In this project, I trained and fine-tuned a supervised learning model to identify the mood of an online forum based on sentiment analysis of the comments. I mastered proficiency in techniques such as the use of linear and quadratic kernal support vector machines, hyperparameter selection using k-fold cross validation, as well as performance evaluation using train-test splitting.
Using deep learning techniques, I created a dog breed classifier! I trained a convolutional neural network to classify between two different breeds- collies and golden retrievers- and applied transfer learning to accomplish the target task which is to distinguish all breeds. Additionally, I performed data augmentation by including grayscale and rotated images in the training set. This model was able to classify over 12,000 images of dogs with over 75% accuracy!
I implemented my very own thread library! This library provides a robust framework for thread creation and management, including scheduling, context switching, and termination, as well as synchronization mechanisms, including mutexes and condition variables. In addition, this thread library supports multi-processor systems to leverage parallelism and increased performance. Some of the challenges that occurred while working on this project were balancing performance and fairness in thread scheduling, managing resources with thread control blocks during context switches, avoiding deadlock situations, and handling external thread control events such as interrupts. Through this project, I was able to consider many different design decisions and ultimately build a safe, reliable, and efficient thread library.
A multithreaded, secure network file system! Clients send network messages to the file server, which consist of file system operations like create, delete, read, and write. The file server provides a hierarchical system of files and directories, which are described by inodes and stored on disk blocks. In order to implement a robust file system, I ensured crash consistency by atomically updating the file system and maintaining a certain order of disk writes. In addition, I utilized hand-over-hand locking when traversing through file system objects in order to effectively control access to shared resources across multiple threads. Throughout this project, I was not only able to examine many file system concepts, but also practice using TCP sockets and secure multithreaded programming.

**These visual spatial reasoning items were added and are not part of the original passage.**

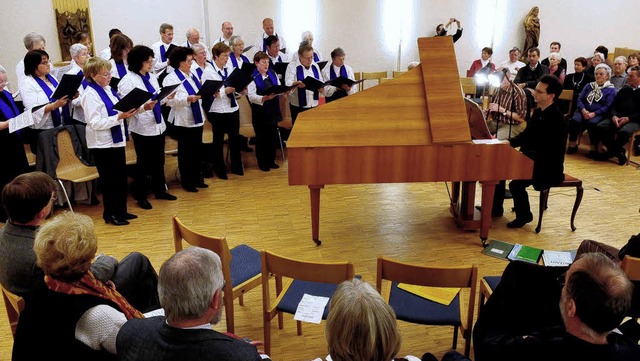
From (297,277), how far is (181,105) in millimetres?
3464

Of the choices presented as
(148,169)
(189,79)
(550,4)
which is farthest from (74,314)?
(550,4)

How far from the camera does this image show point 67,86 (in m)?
4.82

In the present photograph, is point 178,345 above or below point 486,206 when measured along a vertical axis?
above

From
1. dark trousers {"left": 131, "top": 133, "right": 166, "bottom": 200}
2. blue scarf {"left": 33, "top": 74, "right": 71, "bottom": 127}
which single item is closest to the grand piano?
dark trousers {"left": 131, "top": 133, "right": 166, "bottom": 200}

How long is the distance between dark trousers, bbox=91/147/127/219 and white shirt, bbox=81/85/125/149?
0.09 m

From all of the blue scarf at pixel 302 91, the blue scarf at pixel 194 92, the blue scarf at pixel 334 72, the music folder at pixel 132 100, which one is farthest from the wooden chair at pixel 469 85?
the music folder at pixel 132 100

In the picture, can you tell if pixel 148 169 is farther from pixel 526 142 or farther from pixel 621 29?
pixel 621 29

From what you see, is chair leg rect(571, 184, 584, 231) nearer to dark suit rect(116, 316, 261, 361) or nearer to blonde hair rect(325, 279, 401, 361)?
blonde hair rect(325, 279, 401, 361)

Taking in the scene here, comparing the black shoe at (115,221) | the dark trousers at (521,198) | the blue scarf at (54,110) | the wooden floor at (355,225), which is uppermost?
the blue scarf at (54,110)

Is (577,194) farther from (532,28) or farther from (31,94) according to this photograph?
(532,28)

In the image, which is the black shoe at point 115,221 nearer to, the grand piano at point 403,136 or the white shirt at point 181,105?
the white shirt at point 181,105

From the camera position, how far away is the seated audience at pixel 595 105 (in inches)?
283

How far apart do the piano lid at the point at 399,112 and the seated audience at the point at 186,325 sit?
233 centimetres

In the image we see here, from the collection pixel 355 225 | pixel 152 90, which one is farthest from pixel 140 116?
pixel 355 225
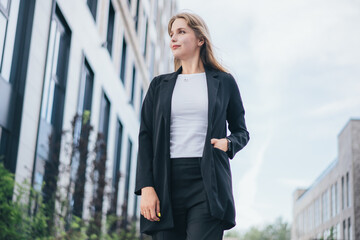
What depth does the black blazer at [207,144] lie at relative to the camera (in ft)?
9.36

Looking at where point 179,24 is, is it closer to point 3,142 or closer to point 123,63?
point 3,142

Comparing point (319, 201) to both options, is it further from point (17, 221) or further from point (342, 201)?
point (17, 221)

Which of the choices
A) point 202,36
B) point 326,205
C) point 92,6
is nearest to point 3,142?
point 202,36

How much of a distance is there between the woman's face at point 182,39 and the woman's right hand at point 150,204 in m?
0.83

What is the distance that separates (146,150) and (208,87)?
→ 0.48 m

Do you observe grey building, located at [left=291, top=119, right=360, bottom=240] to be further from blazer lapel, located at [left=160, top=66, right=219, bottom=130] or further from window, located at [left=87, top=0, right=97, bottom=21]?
blazer lapel, located at [left=160, top=66, right=219, bottom=130]

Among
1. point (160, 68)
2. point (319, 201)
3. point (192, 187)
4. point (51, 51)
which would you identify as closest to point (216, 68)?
point (192, 187)

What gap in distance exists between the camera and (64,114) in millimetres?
12570

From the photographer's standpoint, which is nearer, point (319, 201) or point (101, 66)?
point (101, 66)

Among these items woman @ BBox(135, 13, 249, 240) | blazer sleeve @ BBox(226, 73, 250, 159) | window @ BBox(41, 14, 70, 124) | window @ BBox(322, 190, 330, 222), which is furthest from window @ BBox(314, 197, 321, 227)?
woman @ BBox(135, 13, 249, 240)

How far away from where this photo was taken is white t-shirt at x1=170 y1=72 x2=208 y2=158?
2965 millimetres

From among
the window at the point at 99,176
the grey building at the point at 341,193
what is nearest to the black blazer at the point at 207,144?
the window at the point at 99,176

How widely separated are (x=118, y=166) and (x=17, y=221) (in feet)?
45.1

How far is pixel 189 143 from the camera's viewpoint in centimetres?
297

In this project, I designed and implemented a pager (the memory management part of the operating system kernel) that manages application processes' virtual address spaces. Application processes communicate with the kernel via system calls and page faults to manipulate its address space. The kernel then provides address space abstraction to application processes by reading and writing physical memory, page tables, swap space, and files. In order to optimize performance and minimize thrashing, I employed techniques such as write-back caching, the clock algorithm (an approximation of LRU) for page eviction, and eager swap reservation. Through this project, I learned how to plan out effective data structures to store relevant information about each page (dirty page, resident page, etc.), as well as how to manipulate protection bits of page table entries to reflect the different states a page can be in.